Reviewed by CAPT. MIKE SCHOONVELD
Perhaps this fishing tool would have a better following if Church Tackle could come up with a more descriptive name. The Stern Planer doesn’t plane. It just drags along back behind the boat. Perhaps the name is just a marketing ploy. Would you buy a Stern Dragger?”
Regardless of the name, what does it do? You attach a planer to keep trolled lines from simply dragging straight behind the boat’s stern. If a troller wants a lure to troll straight behind the boat, why not just let it out and stick the rod in a rod holder? What advantage does the Stern Planer offer? More than you might guess.
I didn’t understand the concept of a Stern Planer until I fished with a walleye-guy who used a measured amount of line between his in-line planer boards and the lures he was trolling. The measured length of line kept his lures swimming at specific depths.
Bingo! The light bulb in my mind clicked bright.
There are charts which will show the trolling depth various lures will achieve with more or less line is deployed (measured from where the line enters the water to the lure.) Say you want your lure to troll 12 feet deep. The chart shows you need 50 feet of line in the water. Let out 50 feet of line, attach a side planer (or the Stern Planer) and it’s set perfectly.
Let out 50 feet of line without the SP, then put the rod in a stern-mounted rod holder and 20, 25 or 30 feet of the line will be out of the water. So let out more line but how much more?
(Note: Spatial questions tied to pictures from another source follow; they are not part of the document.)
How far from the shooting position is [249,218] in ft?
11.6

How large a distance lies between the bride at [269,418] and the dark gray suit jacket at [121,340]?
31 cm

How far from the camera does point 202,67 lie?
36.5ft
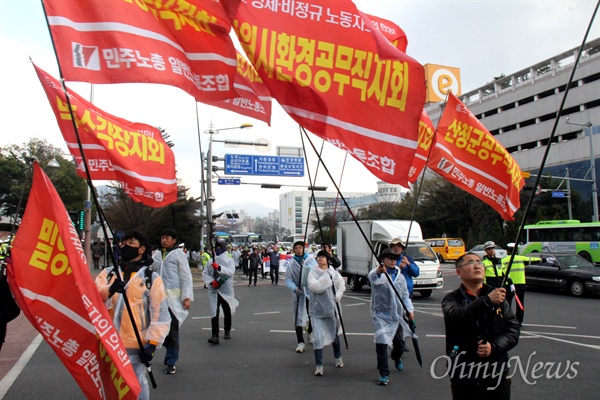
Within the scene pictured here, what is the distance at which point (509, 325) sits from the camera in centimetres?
333

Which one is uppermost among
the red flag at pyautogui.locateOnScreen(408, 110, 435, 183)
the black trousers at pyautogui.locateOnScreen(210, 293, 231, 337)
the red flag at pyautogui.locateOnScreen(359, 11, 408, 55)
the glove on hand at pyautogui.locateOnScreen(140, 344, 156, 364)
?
the red flag at pyautogui.locateOnScreen(359, 11, 408, 55)

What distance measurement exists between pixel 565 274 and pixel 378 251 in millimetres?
5958

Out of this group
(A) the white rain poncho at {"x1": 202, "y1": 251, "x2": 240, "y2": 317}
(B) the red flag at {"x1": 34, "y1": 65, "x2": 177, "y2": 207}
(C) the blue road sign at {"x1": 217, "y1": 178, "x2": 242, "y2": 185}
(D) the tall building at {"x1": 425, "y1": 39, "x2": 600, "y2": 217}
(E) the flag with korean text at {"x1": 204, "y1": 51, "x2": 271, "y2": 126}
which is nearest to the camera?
(B) the red flag at {"x1": 34, "y1": 65, "x2": 177, "y2": 207}

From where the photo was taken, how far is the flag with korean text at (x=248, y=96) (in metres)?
5.20

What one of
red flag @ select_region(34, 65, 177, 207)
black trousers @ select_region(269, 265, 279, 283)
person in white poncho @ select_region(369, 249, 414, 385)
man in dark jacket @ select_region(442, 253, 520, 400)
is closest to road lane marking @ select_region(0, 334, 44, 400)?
red flag @ select_region(34, 65, 177, 207)

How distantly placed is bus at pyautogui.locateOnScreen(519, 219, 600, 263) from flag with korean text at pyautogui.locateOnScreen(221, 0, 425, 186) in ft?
88.5

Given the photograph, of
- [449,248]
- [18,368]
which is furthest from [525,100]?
[18,368]

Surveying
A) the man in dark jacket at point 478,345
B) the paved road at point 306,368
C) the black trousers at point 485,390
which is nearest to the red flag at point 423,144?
the paved road at point 306,368

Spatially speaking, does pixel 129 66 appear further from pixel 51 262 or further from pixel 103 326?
pixel 103 326

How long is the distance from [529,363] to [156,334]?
548 cm

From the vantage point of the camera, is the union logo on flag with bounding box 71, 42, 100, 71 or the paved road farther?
the paved road

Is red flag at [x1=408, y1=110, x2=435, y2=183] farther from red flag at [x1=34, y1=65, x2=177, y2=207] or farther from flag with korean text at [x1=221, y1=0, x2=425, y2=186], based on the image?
red flag at [x1=34, y1=65, x2=177, y2=207]

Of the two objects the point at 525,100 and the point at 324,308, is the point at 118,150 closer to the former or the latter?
the point at 324,308

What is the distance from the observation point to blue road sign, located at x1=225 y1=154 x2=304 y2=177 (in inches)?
944
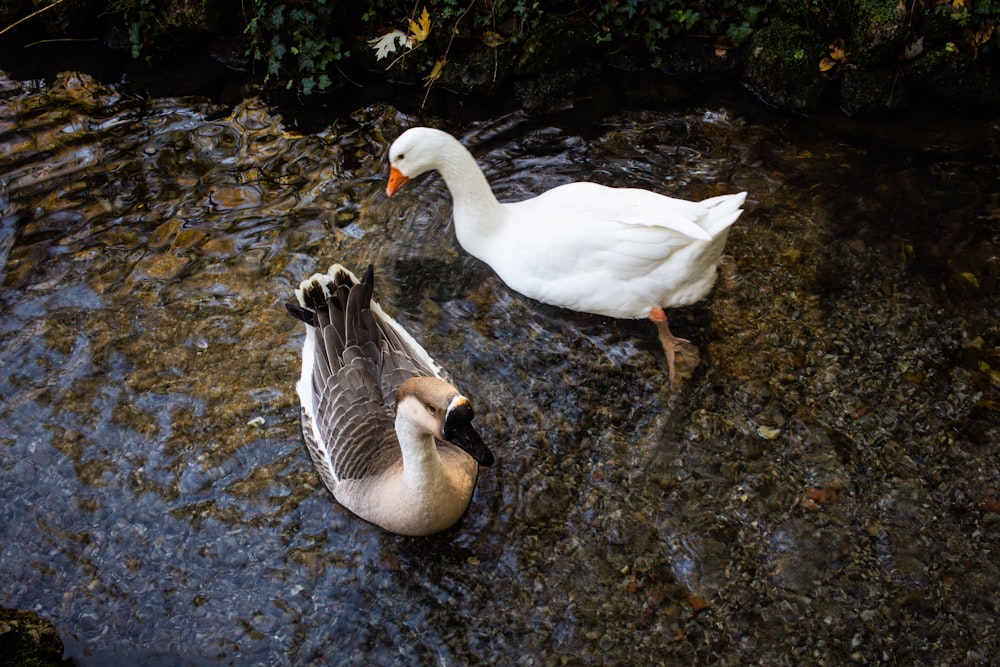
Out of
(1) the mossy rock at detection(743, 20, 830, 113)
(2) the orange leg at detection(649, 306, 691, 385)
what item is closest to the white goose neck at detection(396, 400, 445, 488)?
(2) the orange leg at detection(649, 306, 691, 385)

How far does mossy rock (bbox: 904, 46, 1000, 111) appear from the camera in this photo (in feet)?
18.0

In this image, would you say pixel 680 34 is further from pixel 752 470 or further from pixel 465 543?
pixel 465 543

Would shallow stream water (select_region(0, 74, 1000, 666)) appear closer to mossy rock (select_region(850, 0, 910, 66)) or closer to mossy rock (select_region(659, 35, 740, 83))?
mossy rock (select_region(659, 35, 740, 83))

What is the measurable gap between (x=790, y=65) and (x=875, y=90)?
0.65 meters

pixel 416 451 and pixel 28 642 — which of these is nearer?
pixel 28 642

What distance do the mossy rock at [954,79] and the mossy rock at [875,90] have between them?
0.39ft

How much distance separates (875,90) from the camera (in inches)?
221

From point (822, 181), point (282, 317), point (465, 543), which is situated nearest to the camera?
point (465, 543)

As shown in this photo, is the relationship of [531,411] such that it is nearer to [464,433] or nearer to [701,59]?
[464,433]

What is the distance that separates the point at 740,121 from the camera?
228 inches

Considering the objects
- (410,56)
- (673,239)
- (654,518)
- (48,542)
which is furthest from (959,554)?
(410,56)

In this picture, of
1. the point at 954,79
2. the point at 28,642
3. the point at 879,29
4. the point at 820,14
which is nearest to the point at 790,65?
the point at 820,14

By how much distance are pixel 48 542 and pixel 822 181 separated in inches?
204

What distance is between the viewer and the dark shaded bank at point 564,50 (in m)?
5.54
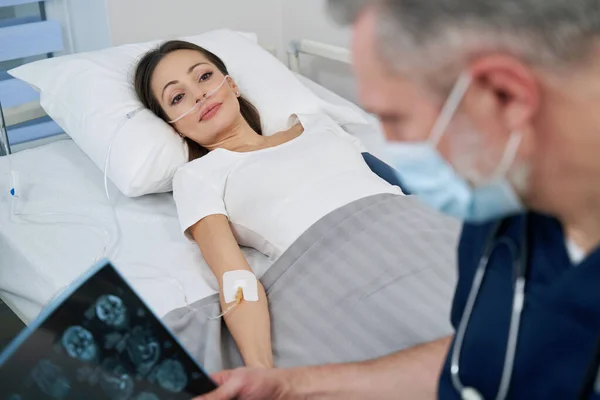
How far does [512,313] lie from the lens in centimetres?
77

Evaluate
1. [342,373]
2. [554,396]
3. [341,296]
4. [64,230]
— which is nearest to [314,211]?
[341,296]

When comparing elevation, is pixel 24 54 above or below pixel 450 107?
below

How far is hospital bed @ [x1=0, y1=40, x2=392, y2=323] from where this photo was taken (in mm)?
1488

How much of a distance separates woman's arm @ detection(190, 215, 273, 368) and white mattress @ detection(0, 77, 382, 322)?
74mm

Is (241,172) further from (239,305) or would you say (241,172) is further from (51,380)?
(51,380)

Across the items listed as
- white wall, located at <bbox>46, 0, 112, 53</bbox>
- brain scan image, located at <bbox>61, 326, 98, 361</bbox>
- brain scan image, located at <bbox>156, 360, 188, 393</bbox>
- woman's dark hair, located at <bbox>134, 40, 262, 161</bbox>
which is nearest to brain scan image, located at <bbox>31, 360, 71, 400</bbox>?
brain scan image, located at <bbox>61, 326, 98, 361</bbox>

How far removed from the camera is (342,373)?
1.06 meters

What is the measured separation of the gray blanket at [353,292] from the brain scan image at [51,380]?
39 centimetres

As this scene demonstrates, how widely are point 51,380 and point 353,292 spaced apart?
0.63m

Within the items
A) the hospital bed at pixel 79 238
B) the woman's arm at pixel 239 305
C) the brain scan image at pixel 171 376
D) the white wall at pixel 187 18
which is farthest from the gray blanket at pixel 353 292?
the white wall at pixel 187 18

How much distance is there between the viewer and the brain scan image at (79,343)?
864mm

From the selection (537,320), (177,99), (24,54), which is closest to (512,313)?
(537,320)

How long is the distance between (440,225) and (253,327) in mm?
487

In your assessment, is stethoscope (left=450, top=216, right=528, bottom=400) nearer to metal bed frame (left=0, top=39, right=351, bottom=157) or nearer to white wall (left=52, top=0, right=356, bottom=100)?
metal bed frame (left=0, top=39, right=351, bottom=157)
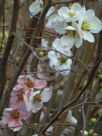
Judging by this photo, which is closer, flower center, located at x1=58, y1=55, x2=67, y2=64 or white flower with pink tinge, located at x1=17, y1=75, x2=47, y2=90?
white flower with pink tinge, located at x1=17, y1=75, x2=47, y2=90

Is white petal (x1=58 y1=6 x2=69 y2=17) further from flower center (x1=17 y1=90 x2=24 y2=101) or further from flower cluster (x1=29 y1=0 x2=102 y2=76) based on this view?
flower center (x1=17 y1=90 x2=24 y2=101)

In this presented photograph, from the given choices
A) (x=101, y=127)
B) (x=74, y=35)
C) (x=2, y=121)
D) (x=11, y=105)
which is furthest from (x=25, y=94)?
(x=101, y=127)

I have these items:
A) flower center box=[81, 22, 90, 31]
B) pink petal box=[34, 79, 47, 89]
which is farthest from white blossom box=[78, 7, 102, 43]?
pink petal box=[34, 79, 47, 89]

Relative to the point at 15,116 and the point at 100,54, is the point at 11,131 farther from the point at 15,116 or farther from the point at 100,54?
the point at 100,54

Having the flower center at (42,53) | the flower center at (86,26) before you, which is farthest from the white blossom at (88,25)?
the flower center at (42,53)

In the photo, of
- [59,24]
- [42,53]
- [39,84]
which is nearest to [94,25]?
[59,24]

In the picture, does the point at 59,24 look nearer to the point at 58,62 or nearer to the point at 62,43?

There’s no chart for this. The depth of the lure on the stern line is little more than a guess.
On my boat, I don’t often run an unweighted stern line, but I do often put a six to ten color lead core line “right down the chute.” Right down the chute often means “right in the way” when a fish bites one of my other lines and it’s being reeled into net range.
The Stern Planer comes in two sizes (TX-005 is small, TX-007 is large). The TX-005 will tow any sort of crankbait or other lightweight lure. The large size will pull 10 colors of lead core line. When I have a chute line out, the Stern Planer not only makes it easy to spot where the chute line enters the water, but makes it possible to just let out 25 or 30 more yards of line when a fish bites some other line. The stern cone slides back so the fish being caught on other lines can be fought under the stern line, not along side it.